Ephesians 6:16, “In all circumstances take up the shield of faith, with which you can extinguish all the flaming darts of the evil one.”
When the biblical authors wanted to convey a truth about God to His people, they had two basic choices. On the one hand, they could state their teaching plainly in propositions. Or, they could use metaphorical language to express the reality of His character. Both options have their advantages, but metaphors uniquely convey the fullness of the Lord’s character and what He has done for us. There is a difference, for instance, between saying that the Creator is our protector and asserting that He is our shield. Both statements indicate that God is our defender, but to call Him, our shield indicates vividly that He stands between our enemies and us to absorb the worst of their blows and keep us secure.
Scripture often refers to the Almighty as our shield (Gen. 15:1; Ps. 5:12; Prov. 30:5), and we must keep this in mind as we consider Paul’s call for us to take up the shield of faith (Eph. 6:16). Trusting in God — lifting the shield of faith — is to rest in Him as our protector, as the One who keeps the assaults of the Devil from destroying us. He does this for all of His people in an ultimate sense, guarding us that we might persevere in faith (Rom. 8:30). But the Lord also shields us from temptation as we look to Him daily to help us walk in holiness. When we remember to turn to Him in our hour of need, He will direct us faithfully on the right path and help us make decisions that will honor Him.
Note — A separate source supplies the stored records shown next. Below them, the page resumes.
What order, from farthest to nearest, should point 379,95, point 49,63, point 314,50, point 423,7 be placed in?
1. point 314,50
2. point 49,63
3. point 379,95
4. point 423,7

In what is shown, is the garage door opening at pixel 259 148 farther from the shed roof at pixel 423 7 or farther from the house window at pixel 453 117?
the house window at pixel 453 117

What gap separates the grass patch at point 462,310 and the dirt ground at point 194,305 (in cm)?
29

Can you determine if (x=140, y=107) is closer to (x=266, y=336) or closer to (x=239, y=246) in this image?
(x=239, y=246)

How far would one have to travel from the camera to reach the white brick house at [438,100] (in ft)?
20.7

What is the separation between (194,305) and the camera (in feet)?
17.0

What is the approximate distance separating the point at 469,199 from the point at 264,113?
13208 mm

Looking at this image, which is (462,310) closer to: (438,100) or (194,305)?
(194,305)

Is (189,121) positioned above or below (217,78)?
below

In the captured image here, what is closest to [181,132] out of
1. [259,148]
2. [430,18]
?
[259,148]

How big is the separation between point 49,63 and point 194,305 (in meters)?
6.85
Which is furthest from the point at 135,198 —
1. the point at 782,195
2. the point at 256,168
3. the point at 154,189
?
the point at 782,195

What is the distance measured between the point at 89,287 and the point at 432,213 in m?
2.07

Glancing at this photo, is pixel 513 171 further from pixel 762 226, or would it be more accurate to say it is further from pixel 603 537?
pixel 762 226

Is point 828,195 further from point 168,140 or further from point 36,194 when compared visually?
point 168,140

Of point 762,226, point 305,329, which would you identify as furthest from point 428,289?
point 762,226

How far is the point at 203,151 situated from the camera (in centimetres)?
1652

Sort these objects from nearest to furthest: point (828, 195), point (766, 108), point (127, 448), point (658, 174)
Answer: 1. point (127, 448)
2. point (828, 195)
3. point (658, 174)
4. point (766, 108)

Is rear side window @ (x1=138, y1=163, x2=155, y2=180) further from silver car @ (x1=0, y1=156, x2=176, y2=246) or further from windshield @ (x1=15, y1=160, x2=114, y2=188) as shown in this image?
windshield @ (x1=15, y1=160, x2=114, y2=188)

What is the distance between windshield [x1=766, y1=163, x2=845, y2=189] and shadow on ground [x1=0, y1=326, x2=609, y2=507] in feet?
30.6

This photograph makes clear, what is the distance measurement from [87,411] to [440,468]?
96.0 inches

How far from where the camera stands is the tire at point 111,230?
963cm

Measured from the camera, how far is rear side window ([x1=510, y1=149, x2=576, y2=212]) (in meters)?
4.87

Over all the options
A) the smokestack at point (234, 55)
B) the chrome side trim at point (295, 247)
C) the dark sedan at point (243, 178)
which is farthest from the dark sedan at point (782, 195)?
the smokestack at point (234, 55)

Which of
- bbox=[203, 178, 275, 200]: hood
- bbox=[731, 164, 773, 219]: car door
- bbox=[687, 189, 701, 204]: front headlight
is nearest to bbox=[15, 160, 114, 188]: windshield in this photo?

The shield that Paul’s metaphor would have brought to mind for his first-century audience was not a small disc but a large, body-length shield that a Roman soldier used to shelter his entire body. Soldiers would dampen these shields and otherwise prepare them to put out the flaming arrows and other missiles that were often launched at them from behind enemy lines. Our faith serves a similar purpose in our conflict with Satan, not because faith in itself is a substance that has magical sheltering properties but because it is the means by which we lay hold of God and all His promises. To take up the shield of faith is to rest in Christ Himself, who absorbed the blows of temptation and even demonic attack, finally emerging victorious (Luke 4:1–13; 22:3; 24:1–12). Turning to Him in faith daily is essential for us, as evil forces are too powerful for us to resist on our own (Eph. 6:11).
An essential part of turning to Christ in order to resist temptation and other assaults successfully is understanding and appreciating truly His loveliness. When we have a true grasp of His greatness, we will be more encouraged to look to Him in all things and to see the ugliness of sin. Take some time today to meditate on the loveliness of Christ, His glory, and the beauty of what He has done for us. Let this, in turn, move you to rest on Him in faith each day.